## [RECORDS SUPPLIED]
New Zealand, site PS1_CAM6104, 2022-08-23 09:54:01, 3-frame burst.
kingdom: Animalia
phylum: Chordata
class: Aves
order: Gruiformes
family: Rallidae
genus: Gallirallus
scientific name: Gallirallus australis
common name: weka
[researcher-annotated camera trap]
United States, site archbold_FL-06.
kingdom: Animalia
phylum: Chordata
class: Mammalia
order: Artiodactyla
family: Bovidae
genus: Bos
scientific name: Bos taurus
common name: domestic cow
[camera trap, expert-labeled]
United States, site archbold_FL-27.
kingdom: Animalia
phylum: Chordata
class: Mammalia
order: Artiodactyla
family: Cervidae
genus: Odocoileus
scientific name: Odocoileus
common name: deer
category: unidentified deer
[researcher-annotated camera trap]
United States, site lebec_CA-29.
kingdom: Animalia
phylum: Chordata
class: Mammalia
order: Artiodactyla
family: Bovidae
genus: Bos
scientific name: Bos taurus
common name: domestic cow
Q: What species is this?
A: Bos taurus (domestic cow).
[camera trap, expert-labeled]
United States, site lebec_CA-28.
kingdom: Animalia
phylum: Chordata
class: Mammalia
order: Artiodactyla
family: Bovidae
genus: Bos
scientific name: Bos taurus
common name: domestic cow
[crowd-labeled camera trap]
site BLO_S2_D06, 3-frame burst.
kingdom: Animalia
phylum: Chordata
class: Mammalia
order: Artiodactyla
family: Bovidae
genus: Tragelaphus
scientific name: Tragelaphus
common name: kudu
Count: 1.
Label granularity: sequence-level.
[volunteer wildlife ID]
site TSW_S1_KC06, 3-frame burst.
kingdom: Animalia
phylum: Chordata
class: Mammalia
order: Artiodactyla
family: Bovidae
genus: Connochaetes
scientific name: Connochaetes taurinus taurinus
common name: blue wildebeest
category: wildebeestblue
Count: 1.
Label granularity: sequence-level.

## [BRIEF]
Exactly as written, set down all of the material.

## [RESPONSE AREA]
New Zealand, site PS1_CAM6104, 2022-08-23 09:54:01, 3-frame burst.
kingdom: Animalia
phylum: Chordata
class: Aves
order: Gruiformes
family: Rallidae
genus: Gallirallus
scientific name: Gallirallus australis
common name: weka
[researcher-annotated camera trap]
United States, site archbold_FL-06.
kingdom: Animalia
phylum: Chordata
class: Mammalia
order: Artiodactyla
family: Bovidae
genus: Bos
scientific name: Bos taurus
common name: domestic cow
[camera trap, expert-labeled]
United States, site archbold_FL-27.
kingdom: Animalia
phylum: Chordata
class: Mammalia
order: Artiodactyla
family: Cervidae
genus: Odocoileus
scientific name: Odocoileus
common name: deer
category: unidentified deer
[researcher-annotated camera trap]
United States, site lebec_CA-29.
kingdom: Animalia
phylum: Chordata
class: Mammalia
order: Artiodactyla
family: Bovidae
genus: Bos
scientific name: Bos taurus
common name: domestic cow
Q: What species is this?
A: Bos taurus (domestic cow).
[camera trap, expert-labeled]
United States, site lebec_CA-28.
kingdom: Animalia
phylum: Chordata
class: Mammalia
order: Artiodactyla
family: Bovidae
genus: Bos
scientific name: Bos taurus
common name: domestic cow
[crowd-labeled camera trap]
site BLO_S2_D06, 3-frame burst.
kingdom: Animalia
phylum: Chordata
class: Mammalia
order: Artiodactyla
family: Bovidae
genus: Tragelaphus
scientific name: Tragelaphus
common name: kudu
Count: 1.
Label granularity: sequence-level.
[volunteer wildlife ID]
site TSW_S1_KC06, 3-frame burst.
kingdom: Animalia
phylum: Chordata
class: Mammalia
order: Artiodactyla
family: Bovidae
genus: Connochaetes
scientific name: Connochaetes taurinus taurinus
common name: blue wildebeest
category: wildebeestblue
Count: 1.
Label granularity: sequence-level.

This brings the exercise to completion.